China’s private airline potential has come over 32%, in end, of two weeks. The drop comes as the country battles its worst COVID outbreak since the disease beginning developed in Wuhan

- China has seen its national airline capacity almost consistently rise since March 2020, after the country stamped out its original COVID outbreak.
Near the March of 2021, the country had exceeded pre-pandemic domestic capacity and was flying at nearly 110% of 2019 levels over the season. However, no rise can be perfect in a world with COVID-19.
In the last few weeks, China has seen another outbreak that has triggered strict movement restrictions within near provinces.
- This has forced airlines to scale back their flying rapidly to support containment efforts. According to Bloomberg, capacity has fallen by 32% in the last week alone.
- This is also the steepest drop in capacity seen since COVID first emerged in Wuhan in late 2019. In previous outbreaks over the last year, airlines have slowly reduced capacity depending on which provinces faced restrictions.
- However, with the Delta variant already having spread to over half of the country’s provinces, airlines have had to take quick

COVID Cases
China is one of the few countries, and the only one with a massive population, that follows a strict zero COVID policy. That means even a few cases in a population of 1.4 billion people can trigger widespread lockdown restrictions. As of 10th August, the country has seen a record number of daily cases since last year, at 143. Most of these are locally transmitted, increasing fears of a larger outbreak.
However, for airlines, this is but a temporary setback. In February, carriers were forced to drop capacity by 40% in the weeks leading up to the Chinese New Year due to few local cases that could become larger outbreaks. However, capacity rebounded within a month and has exceeded pre-pandemic levels by March.
China hopes to have the latest outbreak under control in the next three weeks, paving the way for a quick rebound for airlines. However, until then, capacity may continue falling at cases rise quickly to their highest levels.

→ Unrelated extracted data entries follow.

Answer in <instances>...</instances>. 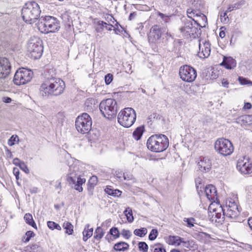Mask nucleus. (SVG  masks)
I'll use <instances>...</instances> for the list:
<instances>
[{
	"mask_svg": "<svg viewBox=\"0 0 252 252\" xmlns=\"http://www.w3.org/2000/svg\"><path fill=\"white\" fill-rule=\"evenodd\" d=\"M65 85L61 79L53 76L48 77L40 87V94L44 97L59 96L64 92Z\"/></svg>",
	"mask_w": 252,
	"mask_h": 252,
	"instance_id": "1",
	"label": "nucleus"
},
{
	"mask_svg": "<svg viewBox=\"0 0 252 252\" xmlns=\"http://www.w3.org/2000/svg\"><path fill=\"white\" fill-rule=\"evenodd\" d=\"M41 10L37 3L29 1L26 3L22 9V16L23 20L28 24L35 23L39 19Z\"/></svg>",
	"mask_w": 252,
	"mask_h": 252,
	"instance_id": "2",
	"label": "nucleus"
},
{
	"mask_svg": "<svg viewBox=\"0 0 252 252\" xmlns=\"http://www.w3.org/2000/svg\"><path fill=\"white\" fill-rule=\"evenodd\" d=\"M219 209L223 212V216H225L226 217L235 221H241V219L239 216L241 208L238 205L236 197L227 198L225 206L223 208L220 206Z\"/></svg>",
	"mask_w": 252,
	"mask_h": 252,
	"instance_id": "3",
	"label": "nucleus"
},
{
	"mask_svg": "<svg viewBox=\"0 0 252 252\" xmlns=\"http://www.w3.org/2000/svg\"><path fill=\"white\" fill-rule=\"evenodd\" d=\"M147 146L152 152H162L168 147L169 140L167 137L164 134H154L148 138Z\"/></svg>",
	"mask_w": 252,
	"mask_h": 252,
	"instance_id": "4",
	"label": "nucleus"
},
{
	"mask_svg": "<svg viewBox=\"0 0 252 252\" xmlns=\"http://www.w3.org/2000/svg\"><path fill=\"white\" fill-rule=\"evenodd\" d=\"M81 171L78 166L72 165L70 166L69 172L67 174L66 180L69 184L74 185V189L81 192L83 191L82 185L85 183V178H81Z\"/></svg>",
	"mask_w": 252,
	"mask_h": 252,
	"instance_id": "5",
	"label": "nucleus"
},
{
	"mask_svg": "<svg viewBox=\"0 0 252 252\" xmlns=\"http://www.w3.org/2000/svg\"><path fill=\"white\" fill-rule=\"evenodd\" d=\"M99 110L104 117L108 119L115 118L117 113V103L111 98L103 100L99 104Z\"/></svg>",
	"mask_w": 252,
	"mask_h": 252,
	"instance_id": "6",
	"label": "nucleus"
},
{
	"mask_svg": "<svg viewBox=\"0 0 252 252\" xmlns=\"http://www.w3.org/2000/svg\"><path fill=\"white\" fill-rule=\"evenodd\" d=\"M136 119L135 110L130 107L124 108L118 115V122L125 127H129L133 125Z\"/></svg>",
	"mask_w": 252,
	"mask_h": 252,
	"instance_id": "7",
	"label": "nucleus"
},
{
	"mask_svg": "<svg viewBox=\"0 0 252 252\" xmlns=\"http://www.w3.org/2000/svg\"><path fill=\"white\" fill-rule=\"evenodd\" d=\"M29 57L34 60L39 59L43 51L42 41L38 37H32L27 45Z\"/></svg>",
	"mask_w": 252,
	"mask_h": 252,
	"instance_id": "8",
	"label": "nucleus"
},
{
	"mask_svg": "<svg viewBox=\"0 0 252 252\" xmlns=\"http://www.w3.org/2000/svg\"><path fill=\"white\" fill-rule=\"evenodd\" d=\"M92 125V119L86 113H83L76 118L75 126L77 131L80 133H88L91 129Z\"/></svg>",
	"mask_w": 252,
	"mask_h": 252,
	"instance_id": "9",
	"label": "nucleus"
},
{
	"mask_svg": "<svg viewBox=\"0 0 252 252\" xmlns=\"http://www.w3.org/2000/svg\"><path fill=\"white\" fill-rule=\"evenodd\" d=\"M215 149L220 154L227 156L230 155L233 152L232 143L225 138H219L215 143Z\"/></svg>",
	"mask_w": 252,
	"mask_h": 252,
	"instance_id": "10",
	"label": "nucleus"
},
{
	"mask_svg": "<svg viewBox=\"0 0 252 252\" xmlns=\"http://www.w3.org/2000/svg\"><path fill=\"white\" fill-rule=\"evenodd\" d=\"M33 76L32 72L29 69L22 68L15 73L13 81L17 85H24L30 82Z\"/></svg>",
	"mask_w": 252,
	"mask_h": 252,
	"instance_id": "11",
	"label": "nucleus"
},
{
	"mask_svg": "<svg viewBox=\"0 0 252 252\" xmlns=\"http://www.w3.org/2000/svg\"><path fill=\"white\" fill-rule=\"evenodd\" d=\"M165 34H166V37L169 36L166 28L155 25L150 30L148 37L149 41L151 43H160L161 38Z\"/></svg>",
	"mask_w": 252,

China maintained zero cases of Covid
While China works hard to maintain COVID zero status, is this a sustainable route? The answer is likely no for a country as interconnected as China. With major events like the Winter Olympics just months away and businesses already struggling to fly in employees, China’s stringent border restrictions have left it behind other countries in terms of a full reopening. Moreover, airlines also need international flying to continue growing.
Some international reopening will require a larger share of the population to be vaccinated to prevent more cases. For now, airlines will be waiting with bated breath to see the current outbreak pass and bounce back to its highs.